Malvina Hoffman - "Anna Pavlova"
A BRONZE MASK OF ANNA PAVLOVA
inscribed " MALVINA HOFFMAN" and "C.B.W."
7 3/4 in. (19.4 cm.) high, on veined black marble cube, natural patina
LITERATURE: A. Alexandre, Malvina Hoffman, Paris, 1930, pp. 19-20, cat. no. 34; M. Hoffman, A Sculptor's Odyssey, New York, 1936, p. 66, illus.; A. T. E. Gardner, American Sculpture: A Catalogue of the Collection of the Metropolitan Museum of Art, Greenwich, Ct., 1965, p. 159. According to the artist's records, the present bronze — a reduction of her wax portrait of 1924 - is from a small edition cast circa 1934 using both the Rudier and Cellini foundries.

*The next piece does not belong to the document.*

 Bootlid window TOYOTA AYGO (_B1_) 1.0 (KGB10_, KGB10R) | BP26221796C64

An example of the wax version is in the collection of the Metropolitan Museum of Art. Provenance: Christie's East, New York, May 21, 1991, Lot #506 and by descent to the present owner.
$7,500

Malvina Cornell Hoffman
(1885-1966)
Recognized as an important American sculptor, Malvina Hoffman was born in New York City, and was a portrait sculptor of pieces that expressed the fluid movement of dancers and lofty human values. She became especially noted for her hall-of-fame portraits including Paderewski, Pavlova, Wendell Wilkie and Katharine Cornell.

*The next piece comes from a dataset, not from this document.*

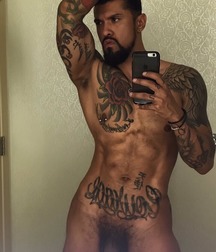 Beautiful and sexy boys 144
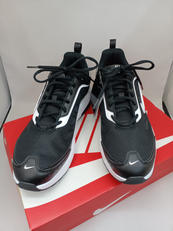 エアマックスAP|NIKE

Many of her pieces she carved in stone, and some of them were enormous in scale including war monuments.
Her masterpiece is considered to be The Races of Man, done in 1933, commissioned by the Marshall Field Museum of Natural History in Chicago. It had one-hundred five separate pieces, cast in bronze, depicting
people from diverse cultures.
She studied with Herbert Adams and Gutzon Borglum in New York and in Paris in 1910 with Auguste Rodin from whom she learned naturalism and whose doorstep she sat on until he agreed to see her. In Paris, she associated with numerous leading intellectuals including Gertrude Stein, Henri Matisse, and Anna Pavlova, and her bronze sculptures of Pavlova, Russian ballet star, won her much attention and many commissions.